Euler sum of a divergent series So I have a series $1+0+(-1)+0+(-1)+0+1+0+1+0+(-1)+...$
Is it correct to rearrange this as $1+0+(-1)+0+1+0+(-1)+0+1+0+(-1)+0...$
The second problem can be done as an Euler sum and the answer is $\frac{1}{2}$. In general, I know that absolutely convergent series can be rearranged but I'm not sure what the rule is for this case
 A: You know if it is absolutely convergent, you will have probably checked for conditional convergence somewhere. Therefore, you should be able to do it based of conditional convergence.
Turns out, if it converges conditionally , you can rearrange the terms in a permutation so the series converges, or diverges. Something good to look at would be Riemann Series Theorem.

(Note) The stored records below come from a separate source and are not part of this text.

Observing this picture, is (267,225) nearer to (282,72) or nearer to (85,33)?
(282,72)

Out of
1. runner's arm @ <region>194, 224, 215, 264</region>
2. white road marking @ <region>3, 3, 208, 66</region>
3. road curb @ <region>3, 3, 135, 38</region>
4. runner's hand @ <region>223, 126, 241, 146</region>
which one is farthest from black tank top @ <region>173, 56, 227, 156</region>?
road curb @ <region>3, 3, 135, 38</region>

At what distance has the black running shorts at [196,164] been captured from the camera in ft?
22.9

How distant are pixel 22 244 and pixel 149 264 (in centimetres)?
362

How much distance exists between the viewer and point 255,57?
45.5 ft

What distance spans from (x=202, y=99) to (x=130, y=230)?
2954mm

Your series can be rearranged in one of the two following ways:
1.) $1+(1-1)+(1-1)+(1-1)+...$
2.) $(1-1)+(1-1)+(1-1)+...$
A: A series converges, by definition, if the sequence of partial sums $S_n$ converges to some number.   So, call your individual terms $a_n$,  the sequence of partial sums is $\displaystyle \sum _{k=1}^n a_k$.   If you look at your sequence of partial sums, you can see it doesn't converge to any number,  because it varies from 1 to 0 back to 1 infinitely often, therefore there is no $N$ such that $\forall n>N$,   you have a sum $S$ such that $|S_n -S|<\frac 1 2$ (picking one half as our epsilon challenge, for instance)

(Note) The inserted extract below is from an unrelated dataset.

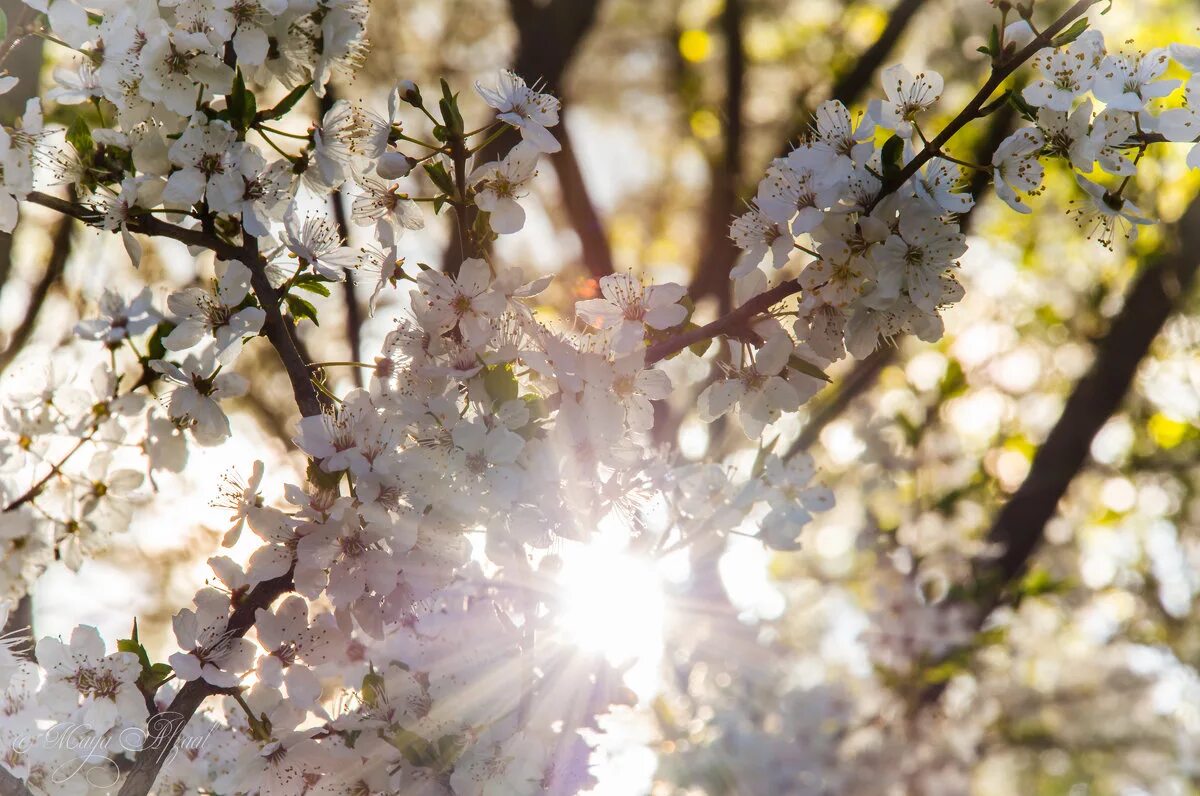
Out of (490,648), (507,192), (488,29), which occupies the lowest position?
(490,648)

Another way you can tell that this sequence diverges is that in a necessary (But not sufficient) criterea for a series to converge is that the limit of the individual terms in the sequence goes to 0, and here once again you do not have that.
Now, some people will play around with alternate theories of mathematics that are NOT standard analysis that will assign a "sum" to normally divergent sequences.   But that's not what the default meaning for the value of an infinite sum.
A: One can only rearrange absolutely convergent series (positive terms convergent as well). For semi convergent series one can prove that rearranging can lead to any limit including making the series divergent. Numerically there is a very rich field around divergent series.